— INFORMATION SHOWN —

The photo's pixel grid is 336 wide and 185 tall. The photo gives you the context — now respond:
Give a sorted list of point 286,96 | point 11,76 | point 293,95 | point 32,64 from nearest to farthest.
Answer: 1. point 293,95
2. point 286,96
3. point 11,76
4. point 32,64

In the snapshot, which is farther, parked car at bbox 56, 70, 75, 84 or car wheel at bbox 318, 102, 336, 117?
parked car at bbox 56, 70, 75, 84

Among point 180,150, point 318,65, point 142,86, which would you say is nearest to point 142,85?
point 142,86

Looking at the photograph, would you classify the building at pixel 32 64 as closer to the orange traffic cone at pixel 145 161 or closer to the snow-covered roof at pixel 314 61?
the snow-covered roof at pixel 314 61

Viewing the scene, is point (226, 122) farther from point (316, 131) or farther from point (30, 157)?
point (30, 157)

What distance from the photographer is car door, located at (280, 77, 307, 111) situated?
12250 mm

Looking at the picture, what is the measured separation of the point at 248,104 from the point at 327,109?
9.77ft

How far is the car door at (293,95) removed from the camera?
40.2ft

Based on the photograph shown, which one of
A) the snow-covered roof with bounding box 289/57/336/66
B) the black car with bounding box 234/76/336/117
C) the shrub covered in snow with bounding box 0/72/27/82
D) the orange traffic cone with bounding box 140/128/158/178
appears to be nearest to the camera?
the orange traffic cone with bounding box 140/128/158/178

— PROBLEM REQUIREMENTS —
Each line above must be printed exactly as it appears.

— EXERCISE ANSWER —
The photo's pixel grid is 336 wide and 185 tall. The photo gives you the context — now respond:
Give a sorted list of point 286,96 | point 11,76 | point 293,95 | point 32,64 from nearest to farthest.
Answer: 1. point 293,95
2. point 286,96
3. point 11,76
4. point 32,64

In the snapshot, which is farther, parked car at bbox 56, 70, 75, 84 or car wheel at bbox 318, 102, 336, 117?
parked car at bbox 56, 70, 75, 84

Among point 180,150, point 318,65, point 142,86, which would you say is nearest to point 142,85?
point 142,86

Looking at the photograph, would you classify the building at pixel 32 64 as closer to the orange traffic cone at pixel 145 161 or closer to the snow-covered roof at pixel 314 61?
the snow-covered roof at pixel 314 61

Viewing the scene, is point (226, 122) farther from point (316, 131) or farther from point (30, 157)?
point (30, 157)

What distance from the photographer is car door, located at (280, 77, 307, 111) situated?
12250 mm

Looking at the picture, what is the measured separation of the point at 248,104 from the point at 327,109?
9.77ft

How far is the car door at (293,95) removed from the camera?
40.2ft

Based on the photograph shown, which one of
A) the snow-covered roof with bounding box 289/57/336/66
B) the black car with bounding box 234/76/336/117
C) the shrub covered in snow with bounding box 0/72/27/82
D) the orange traffic cone with bounding box 140/128/158/178
appears to be nearest to the camera?
the orange traffic cone with bounding box 140/128/158/178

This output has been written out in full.